Metal is full-on in z’n nostalgie era beland en de ene na de andere titel rolt uit de drukkerijen, die een klein aspect van de metalgeschiedenis bekijkt. Rotting Ways to Misery (RWTM) doet dat uitstekend voor de Finse death metalscene van pakweg 1990 tot 1995 – erg precies zijn de auteurs hier nooit in. Een boek voor de archivarissen en nerds onder ons, en de doorgewinterde death metalfans. Ik val meer in de eerste categorie, want death metal is niet mijn genre van voorkeur. Toch was RWTM een eye opener, die ook veel bands en dus muziek ontsluit voor mij als enthousiasteling. 

Tekst: Guido Segers

Dus hoe beginnen we aan een review van dit boek… Allereerst een beetje umfeldt. Beide auteurs zijn, naar mijn idee, first and foremost fans en zelf muzikanten. Markus Makkonen speelt in Sadistik Forest, Nerve Saw en Hooded Menace. Kim Strömsholm zat in veel te veel bands om hier op te noemen, maar onder andere … And Oceans, Jugle Yuppies, Extreme Disco Terror en schijnbaar een a capella thrash/death project genaamd Koff in Coffin.
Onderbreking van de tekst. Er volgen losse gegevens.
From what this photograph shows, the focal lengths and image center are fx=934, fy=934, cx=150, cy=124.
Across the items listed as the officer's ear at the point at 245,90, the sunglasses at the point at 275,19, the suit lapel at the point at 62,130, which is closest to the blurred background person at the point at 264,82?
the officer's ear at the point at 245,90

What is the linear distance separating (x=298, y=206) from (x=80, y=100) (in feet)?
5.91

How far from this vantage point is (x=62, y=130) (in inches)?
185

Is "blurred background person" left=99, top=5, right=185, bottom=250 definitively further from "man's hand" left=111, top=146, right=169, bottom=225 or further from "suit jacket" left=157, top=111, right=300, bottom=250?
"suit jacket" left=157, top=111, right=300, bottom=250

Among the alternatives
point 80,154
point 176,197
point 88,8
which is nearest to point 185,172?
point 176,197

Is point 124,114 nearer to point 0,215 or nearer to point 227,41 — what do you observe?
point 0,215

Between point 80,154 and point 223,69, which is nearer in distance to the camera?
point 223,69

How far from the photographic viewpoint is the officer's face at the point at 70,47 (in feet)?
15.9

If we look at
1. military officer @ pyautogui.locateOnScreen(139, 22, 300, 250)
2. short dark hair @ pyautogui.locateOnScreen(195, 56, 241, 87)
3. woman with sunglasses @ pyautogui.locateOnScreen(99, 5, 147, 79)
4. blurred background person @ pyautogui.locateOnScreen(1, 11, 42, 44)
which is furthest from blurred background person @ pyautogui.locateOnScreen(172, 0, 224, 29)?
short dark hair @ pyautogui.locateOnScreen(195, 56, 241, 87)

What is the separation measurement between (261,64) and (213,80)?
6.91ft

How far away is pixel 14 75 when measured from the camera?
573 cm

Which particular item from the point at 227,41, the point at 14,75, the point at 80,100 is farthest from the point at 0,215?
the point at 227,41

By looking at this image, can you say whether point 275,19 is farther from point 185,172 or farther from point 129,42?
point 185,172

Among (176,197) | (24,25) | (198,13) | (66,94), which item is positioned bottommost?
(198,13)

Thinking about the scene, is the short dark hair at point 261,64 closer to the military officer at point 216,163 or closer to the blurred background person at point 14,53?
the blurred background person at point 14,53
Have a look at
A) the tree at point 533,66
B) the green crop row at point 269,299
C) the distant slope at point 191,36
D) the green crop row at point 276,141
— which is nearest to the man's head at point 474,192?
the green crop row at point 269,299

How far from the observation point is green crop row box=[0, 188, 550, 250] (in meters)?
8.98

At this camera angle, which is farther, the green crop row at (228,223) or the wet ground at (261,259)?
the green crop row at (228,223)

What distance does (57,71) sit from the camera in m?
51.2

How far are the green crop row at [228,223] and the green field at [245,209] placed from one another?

Ze gaan een scene belichten, waar eigenlijk niet zo heel veel bands in rondliepen. Goh, ja het is Finland, dus iedereen en z’n oma heeft wel een metalproject, maar de scene die ze uiteindelijk omschrijven is relatief klein. Finland was ook geen pionier in death metal, ze volgen daarin bands uit de VS, Zweden en het Verenigd Koninkrijk. Zonder Entombed, Death, Morbid Angel, Carcass en (belangrijk) Bolt Thrower, geen Finse death metal.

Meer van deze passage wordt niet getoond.